When I saw that Huber had passed, I thought to a podcast interview I’d heard with him from months before. He talked about his frustrations when he was under contract to WWE, particularly because the company kept him out of the ring and off TV arbitrarily for long stretches. By all indications, he simply didn’t factor into creative plans at the time, and he ultimately wanted out of the biggest money, highest exposure contract of his career because he felt he was burning daylight on the final years of his physical prime, when he could still perform at a high level in the ring.
There’s a sadness in knowing that Huber—like his fans—felt so much time toward the end of his career was squandered. But there’s also a lesson embedded, that he did bet on himself, leaving WWE and signing with the next biggest company, where he was featured to a much higher degree for those final months of his career and life.
There’s a lesson in not missing your chance.
Discussions of wrestling and death and endings bring me back to The Undertaker. He’s that rare star who transcended time, for a wrestling career that, itself, ran over three decades, including most of that time continuously working in high profile roles for WWE. The last three years of his run, in particular, though, were defined by fake-out endings—seemingly natural spots when he might have retired, only to keep coming back for one more fight.
I was there live for the first occasion when I truly thought The Undertaker was done. It was WrestleMania 33 in Orlando. Heather and I road-tripped there from North Carolina to visit The Wizarding World of Harry Potter for a couple of days and then go to the wrestling show. At the end of it, The Undertaker lost his main event match and took off his signature garb in what looked like a ceremonial end to his career.
The morning of that show, we had learned Heather was pregnant.

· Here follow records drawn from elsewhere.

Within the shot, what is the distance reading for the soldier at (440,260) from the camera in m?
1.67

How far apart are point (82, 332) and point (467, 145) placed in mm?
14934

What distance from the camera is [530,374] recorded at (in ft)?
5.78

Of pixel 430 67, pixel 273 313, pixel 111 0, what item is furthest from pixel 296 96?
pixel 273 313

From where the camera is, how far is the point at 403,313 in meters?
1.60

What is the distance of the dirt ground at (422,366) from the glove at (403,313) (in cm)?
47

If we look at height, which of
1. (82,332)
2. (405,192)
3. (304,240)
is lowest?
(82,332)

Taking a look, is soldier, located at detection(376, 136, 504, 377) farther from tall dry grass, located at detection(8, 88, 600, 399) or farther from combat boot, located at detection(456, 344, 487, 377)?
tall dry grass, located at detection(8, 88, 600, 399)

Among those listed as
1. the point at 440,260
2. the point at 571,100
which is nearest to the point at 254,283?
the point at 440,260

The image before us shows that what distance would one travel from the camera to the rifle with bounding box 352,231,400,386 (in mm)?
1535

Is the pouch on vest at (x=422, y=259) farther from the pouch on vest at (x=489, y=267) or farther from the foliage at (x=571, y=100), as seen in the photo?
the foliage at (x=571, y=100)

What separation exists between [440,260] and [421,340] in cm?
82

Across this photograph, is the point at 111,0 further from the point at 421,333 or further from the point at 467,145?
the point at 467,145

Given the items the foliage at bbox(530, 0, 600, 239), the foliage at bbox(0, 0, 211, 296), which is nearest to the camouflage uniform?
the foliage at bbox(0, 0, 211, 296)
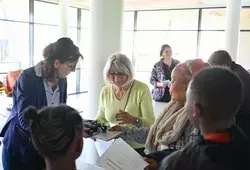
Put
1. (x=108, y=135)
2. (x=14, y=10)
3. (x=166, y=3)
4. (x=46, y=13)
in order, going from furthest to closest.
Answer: (x=166, y=3) < (x=46, y=13) < (x=14, y=10) < (x=108, y=135)

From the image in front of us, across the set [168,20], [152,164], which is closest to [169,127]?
[152,164]

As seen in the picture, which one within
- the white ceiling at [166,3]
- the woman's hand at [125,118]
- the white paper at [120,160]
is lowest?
the white paper at [120,160]

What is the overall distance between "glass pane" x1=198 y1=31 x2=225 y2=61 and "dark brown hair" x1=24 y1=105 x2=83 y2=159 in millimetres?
8727

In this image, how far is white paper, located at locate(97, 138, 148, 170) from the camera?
145 centimetres

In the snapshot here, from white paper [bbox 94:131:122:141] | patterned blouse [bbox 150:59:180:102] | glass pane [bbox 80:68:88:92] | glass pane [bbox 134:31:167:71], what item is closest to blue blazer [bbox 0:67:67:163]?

There’s no comparing us learning of my son’s pending arrival and the end of a wrestling career, just as there’s no real comparison for retirement and death, or for the loss of a human life and the loss of character wrestling fans like me grew up with. But just because these matters aren’t entirely congruent, doesn’t mean they don’t both fuel emotion or have overlap or offer a sensation of recognizing the circularity of life. Endings and beginnings coincide. Lives change, begin, or end. The world keeps turning.
I held my son while he was napping and watched a documentary about David Arquette wrestling. I was still holding my son when I read the news about Jon Huber.
And when he woke, I put on a brave face, and pushed deep, existential thoughts to the side. I’d wrestle with all of that later. My son needed a diaper change, then it would be time to play again.